Nicolas : Mais ça marche ! Vous avez le système des trois piliers qui marche très bien, les gens arrivent à la retraite, ils touchent un capital qu'ils ont mis leur vie de côté. JLM : C'est un mensonge éhonté pour avoir une retraite par capitalisation qui représente le 70 ou le 75% du dernier salaire qu’a eu un ouvrier il faut des taux de cotisations qui sont 3 à 4 fois ce que c'est dans la retraite par répartition.

Vous êtes un marchand de salade, voilà ce que vous êtes, vous vendez des choses qui n'existent pas, de la fumée...

Nicolas : Monsieur Mélenchon, vous êtes un menteur. JJB : Bon bon bon bon bon bon bon bon ! JLM: Je n'ai pas fini avec la retraite...

JJB : Terminons sur la retraite. JLM : Marchand de salade c'est un beau métier; vous savez mon oncle, il vendait des bananes alors je ne vais pas dire du mal des salades. Bon alors je viens à la retraite JJB : Finissez avec la retraite, 60 ans, 40 annuités.

JLM : Ah bah voilà, la réponse écoutez la, parce qu'il faut que vous l'entendiez, si vous mettez toutes les femmes qui sont aujourd'hui au travail au même niveau de salaire que les hommes pour le même poste de travail c'est à dire si vous prenez cette mesure de justice sociale évidente et que pour y arriver, au lieu de donner des bons conseils, vous punissez ceux qui ne le font pas, si vous mettez toutes les femmes qui aujourd'hui cotisent, au niveau du salaire des hommes, eh bien vous pouvez financer euro pour euro la retraite à 60 ans avec 40 annuités. Voilà la solution ! La solution, c'est la justice sociale et la reconnaissance de l'égalité hommes femmes.

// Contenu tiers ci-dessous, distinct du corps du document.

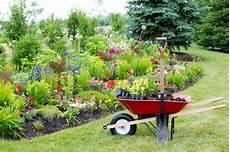jardin en aout que planter au mois d ao 251 t gamm vert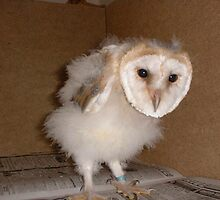 Barn owl 4 weeks old by Jenny52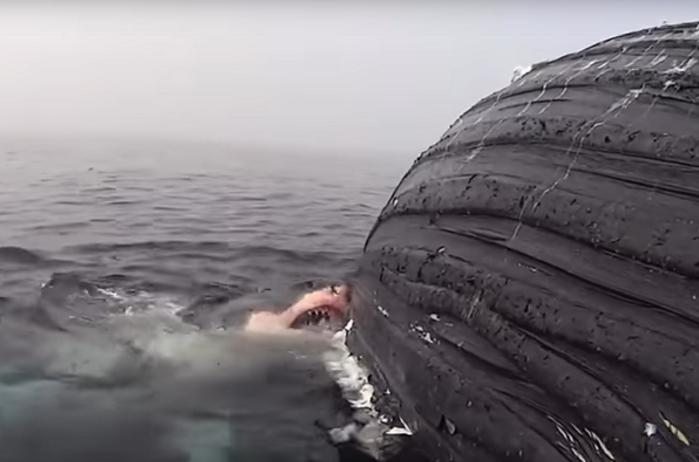 Shark eats whale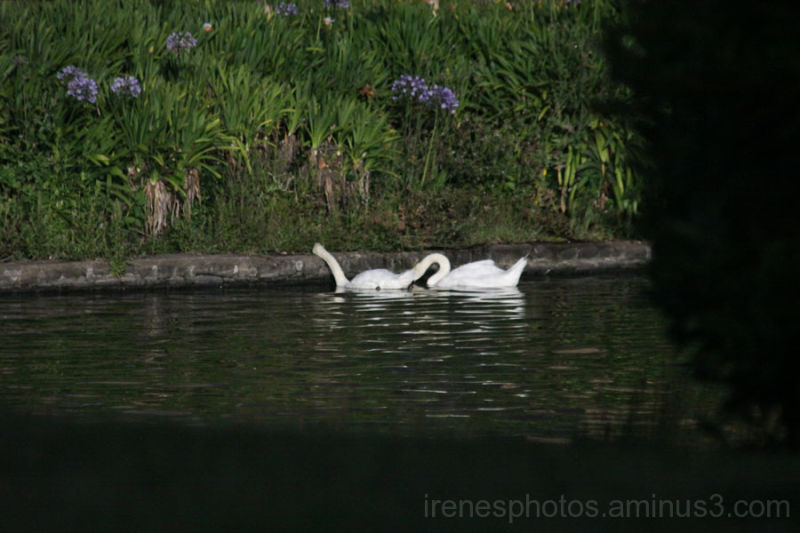 Car View of Swans #1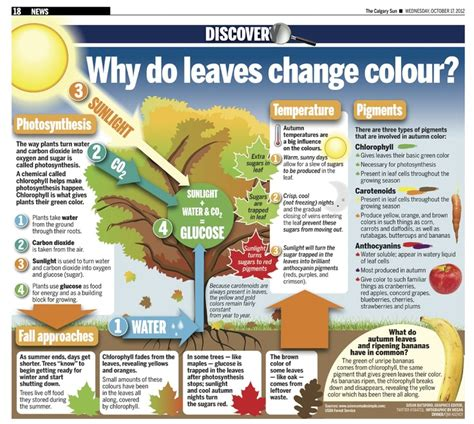 do change color 27 best images about fall facts on bright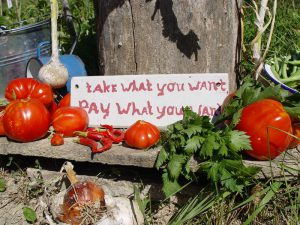 Camping moestuin ¨take what you want pay what you want¨.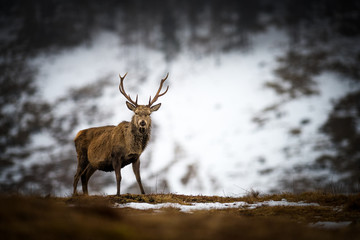 Red deer stag in the snow, Scottish Highlands, Scotland, United Kingdom, Europe
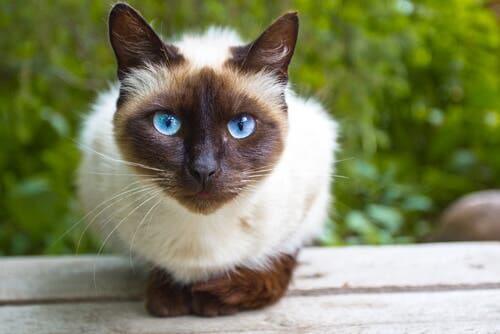 Creare un ambiente arricchente per i gatti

JJB : donc, vous augmentez les salaires de toutes les femmes qui travaillent, vous augmentez le SMIC À 1700 €... ...mais moi je me mets à la place d'un chef d'entreprise qui a 10 salariés comment fait il pour payer tout ça ?... ...Comment fait il avec les charges qu'il a ?

JLM : Ah bah non il ne faut pas les compter deux fois. JJB :Comment fait il ? JLM : Vous appelez charges les cotisations.

J' ai répondu Mr Bourdin, mais je vais le refaire JJB : Mais comment fait il ce pauvre chef d’entreprise? JLM :Je peux retourner la question ? M Bourdin est-ce que vous trouvez normal qu'une femme soit payée moins qu’un homme ?

JJB : Non. JLM : Donc vous êtes d'accord pour qu'elle soit payée pareil ? JJB : Oui.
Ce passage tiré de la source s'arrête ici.